Enunciado
Copie, sem alterações, o trecho do texto sobre o SUS que se abre com as palavras "O fato é que" e se fecha com "atendimento), emergências, hospitais.".

Texto

════════

O presente que temos e o futuro que nos espera – Por que defender o SUS?

Por Isabela Soares Santo e Stephan Sperling*

Existe um pesadelo na vida dos brasileiros: quem tem plano privado de saúde faz de tudo para mantê-lo, e quem não tem, sonha com um. Isto não precisa ser assim. O que as pessoas não perceberam é que quando se aposentarem ou ficarem desempregadas vão perder o plano porque não conseguirão mais pagar a mensalidade. E que quando usam o plano deixam de usar o SUS e, assim, de lutar pelo sistema que irá atendê-las, mais dia ou menos dia, isso se quisermos falar apenas da assistência à saúde, sabendo que o SUS oferta muito mais.

O SUS que temos não é o que foi proposto no modelo de um sistema público. Uma série de medidas e políticas que se contrapõem ao seu sucesso, que passam pelas recomendações de organismos internacionais; disputas sobre qual destinação do orçamento público; até mesmo no campo da gestão e da organização do sistema de saúde encontramos antagonistas. E é sobre essa disputa de projeto de sociedade que será preciso a população brasileira se debruçar para que o SUS possa vir a atingir todo o seu potencial de mudança das condições de saúde e de vida dos brasileiros, tal qual se observa nos sistemas públicos europeus.

Há alguns anos o Brasil está numa cada vez mais grave e profunda crise econômica, política, social e de valores/ideias. É nesse contexto que aumenta a pressão para diminuir a importância do que é de interesse público, numa de suas mais fortes traduções: o investimento público na proteção social e em especial na saúde, que vamos tratar aqui mostrando que austeridade não resolve a crise e que há outros caminhos possíveis para uma vida melhor para todos num Brasil mais forte.

O fato é que é nessa crise que a população mais sofre com saúde. Tanto os usuários como os trabalhadores. Estes trabalham com condições cada vez piores, com baixo ou nenhum apoio para atualizar sua capacitação, contratos de trabalho inadequados, salários insuficientes, poucos colegas para muito paciente, medicamento e material de trabalho faltando. Na prática os trabalhadores do SUS atuam como os verdadeiros heróis a saúde. E são nessas condições que ainda conseguem prover alguma atenção à saúde das pessoas que os procuram nas clínicas, Upas (unidades de pronto atendimento), emergências, hospitais.

════════

Dados para análise

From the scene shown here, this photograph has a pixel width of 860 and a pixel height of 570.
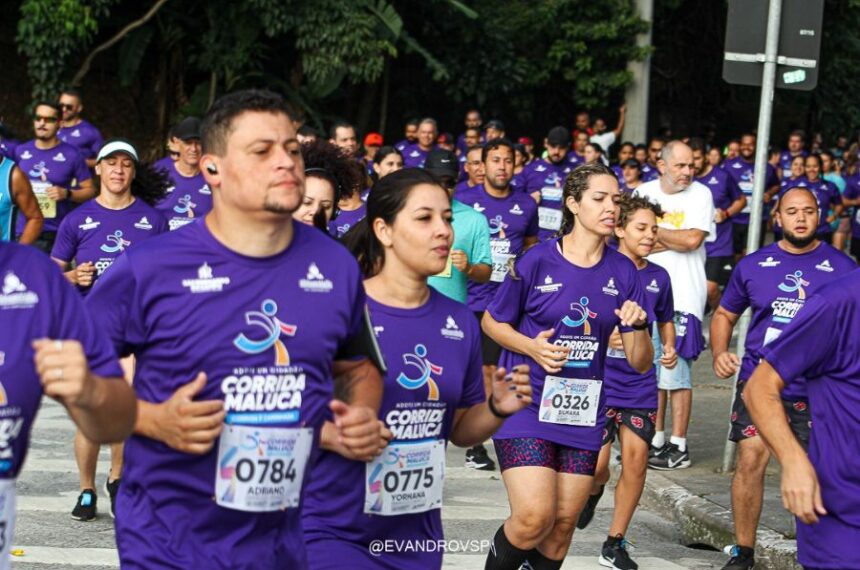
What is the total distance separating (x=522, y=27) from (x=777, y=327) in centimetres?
1949

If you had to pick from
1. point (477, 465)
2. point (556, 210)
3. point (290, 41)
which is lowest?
point (477, 465)

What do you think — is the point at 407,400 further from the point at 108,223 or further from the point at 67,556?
the point at 108,223

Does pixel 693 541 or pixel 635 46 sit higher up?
pixel 635 46

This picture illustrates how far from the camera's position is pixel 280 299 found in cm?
419

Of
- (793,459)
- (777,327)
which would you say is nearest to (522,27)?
(777,327)

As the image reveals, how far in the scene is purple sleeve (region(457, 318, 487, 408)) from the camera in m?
5.26

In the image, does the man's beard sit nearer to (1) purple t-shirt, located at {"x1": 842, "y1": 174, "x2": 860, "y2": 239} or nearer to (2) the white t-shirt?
(2) the white t-shirt

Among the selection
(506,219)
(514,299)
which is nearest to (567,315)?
(514,299)

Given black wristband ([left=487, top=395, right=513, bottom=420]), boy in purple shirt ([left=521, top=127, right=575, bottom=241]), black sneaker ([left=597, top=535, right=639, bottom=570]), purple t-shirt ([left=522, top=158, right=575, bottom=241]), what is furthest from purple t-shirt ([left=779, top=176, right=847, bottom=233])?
black wristband ([left=487, top=395, right=513, bottom=420])

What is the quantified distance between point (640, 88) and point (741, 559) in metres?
19.5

════════

Resposta
O fato é que é nessa crise que a população mais sofre com saúde. Tanto os usuários como os trabalhadores. Estes trabalham com condições cada vez piores, com baixo ou nenhum apoio para atualizar sua capacitação, contratos de trabalho inadequados, salários insuficientes, poucos colegas para muito paciente, medicamento e material de trabalho faltando. Na prática os trabalhadores do SUS atuam como os verdadeiros heróis a saúde. E são nessas condições que ainda conseguem prover alguma atenção à saúde das pessoas que os procuram nas clínicas, Upas (unidades de pronto atendimento), emergências, hospitais.